* **Records shown**:
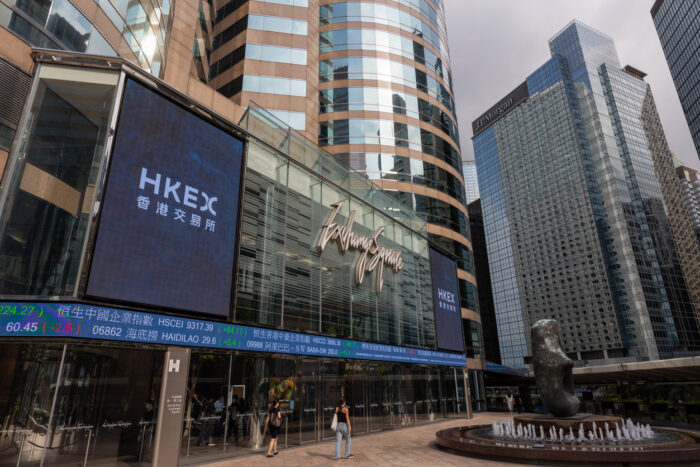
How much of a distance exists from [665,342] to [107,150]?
440 ft

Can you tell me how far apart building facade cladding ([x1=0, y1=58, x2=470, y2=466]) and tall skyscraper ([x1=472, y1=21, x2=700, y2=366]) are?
118 m

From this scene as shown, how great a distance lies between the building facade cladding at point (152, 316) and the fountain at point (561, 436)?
22.5ft

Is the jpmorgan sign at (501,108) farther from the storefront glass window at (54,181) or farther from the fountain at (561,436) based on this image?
the storefront glass window at (54,181)

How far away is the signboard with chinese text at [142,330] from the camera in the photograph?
9.70 m

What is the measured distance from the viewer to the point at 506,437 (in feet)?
49.6

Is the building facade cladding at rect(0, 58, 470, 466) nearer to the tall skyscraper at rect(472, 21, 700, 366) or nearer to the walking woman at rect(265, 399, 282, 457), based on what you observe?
the walking woman at rect(265, 399, 282, 457)

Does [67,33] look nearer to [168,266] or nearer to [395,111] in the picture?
[168,266]

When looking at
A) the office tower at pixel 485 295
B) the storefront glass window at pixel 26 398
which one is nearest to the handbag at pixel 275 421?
the storefront glass window at pixel 26 398

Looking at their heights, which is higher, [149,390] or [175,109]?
[175,109]

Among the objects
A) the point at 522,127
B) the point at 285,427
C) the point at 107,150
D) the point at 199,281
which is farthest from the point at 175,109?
the point at 522,127

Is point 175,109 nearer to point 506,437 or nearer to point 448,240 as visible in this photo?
point 506,437

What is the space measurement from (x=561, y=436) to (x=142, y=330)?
14.2 m

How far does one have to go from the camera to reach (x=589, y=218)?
122 meters

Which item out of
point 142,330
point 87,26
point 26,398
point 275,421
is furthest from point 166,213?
point 87,26
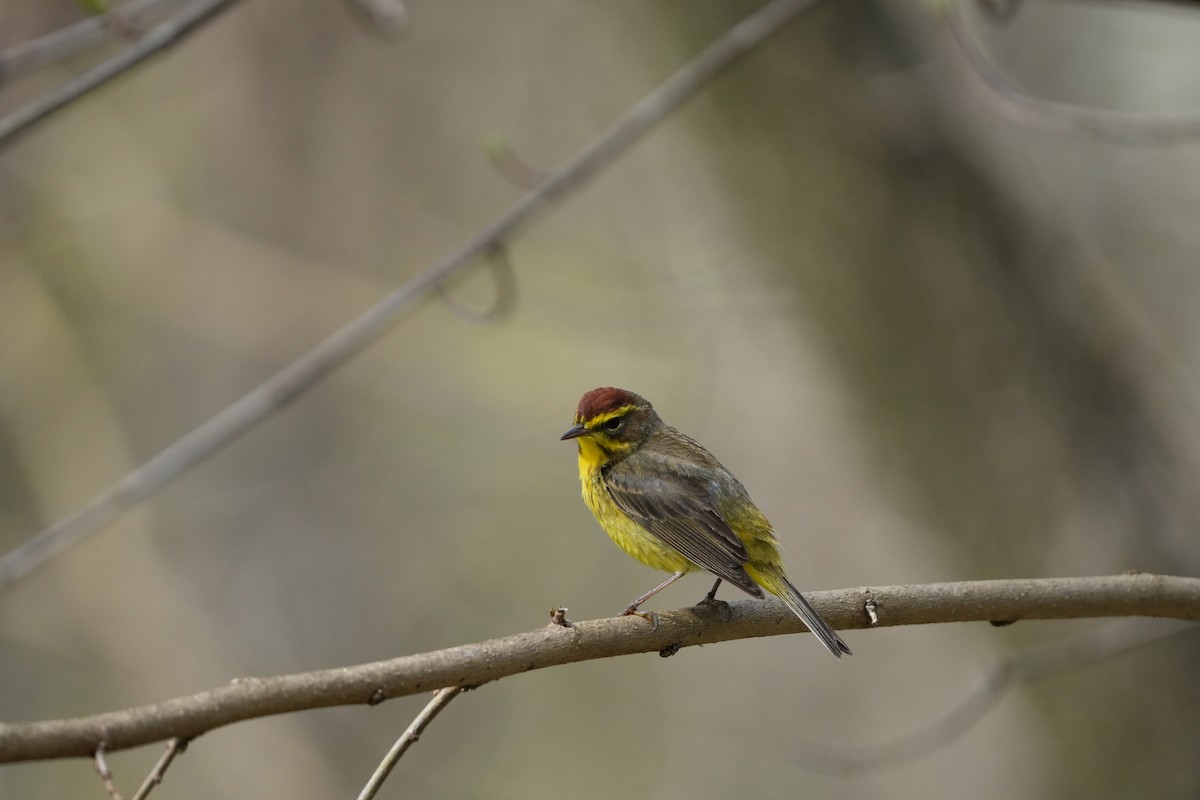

* **What needs to be done**: Please revise all the lines above so that "building facade cladding" is replaced by "glass curtain wall" everywhere, with nothing else changed. Leave out the pictures.

* **Result of this exercise**:
How much of a distance exists from [665,342] to [107,150]?
440 ft

Can you tell me how far apart glass curtain wall ([x1=0, y1=58, x2=470, y2=466]) and tall skyscraper ([x1=472, y1=21, x2=700, y2=366]) are?
118 m

From this scene as shown, how great a distance lies between the glass curtain wall at point (152, 316) and the fountain at point (561, 436)?
22.5ft

Is the jpmorgan sign at (501,108) farther from the storefront glass window at (54,181) or farther from the fountain at (561,436) based on this image?
the storefront glass window at (54,181)

How far away is the signboard with chinese text at [142,330] from the camera in the photograph?
9.70 m

What is the measured distance from the viewer to the point at 506,437 (in feet)?
49.6

Is the glass curtain wall at rect(0, 58, 470, 466) nearer to the tall skyscraper at rect(472, 21, 700, 366) or nearer to the walking woman at rect(265, 399, 282, 457), based on what you observe?
the walking woman at rect(265, 399, 282, 457)

Does [67,33] look nearer to [168,266] or nearer to [395,111] in the picture?
[168,266]

When looking at
A) the office tower at pixel 485 295
B) the storefront glass window at pixel 26 398
which one is nearest to the handbag at pixel 275 421?
the storefront glass window at pixel 26 398

Looking at their heights, which is higher, [149,390] or [175,109]?
[175,109]

Among the objects
A) the point at 522,127
B) the point at 285,427
C) the point at 107,150
D) the point at 199,281
which is farthest from the point at 175,109?
the point at 522,127

Is point 175,109 nearer to point 506,437 or nearer to point 448,240 as visible in this photo?
point 506,437

What is the space measurement from (x=561, y=436) to (x=142, y=330)?
14.2 m

How far does one have to go from the camera to reach (x=589, y=218)?
122 meters

Which item out of
point 142,330
point 87,26
point 26,398
point 275,421
is furthest from point 166,213?
point 87,26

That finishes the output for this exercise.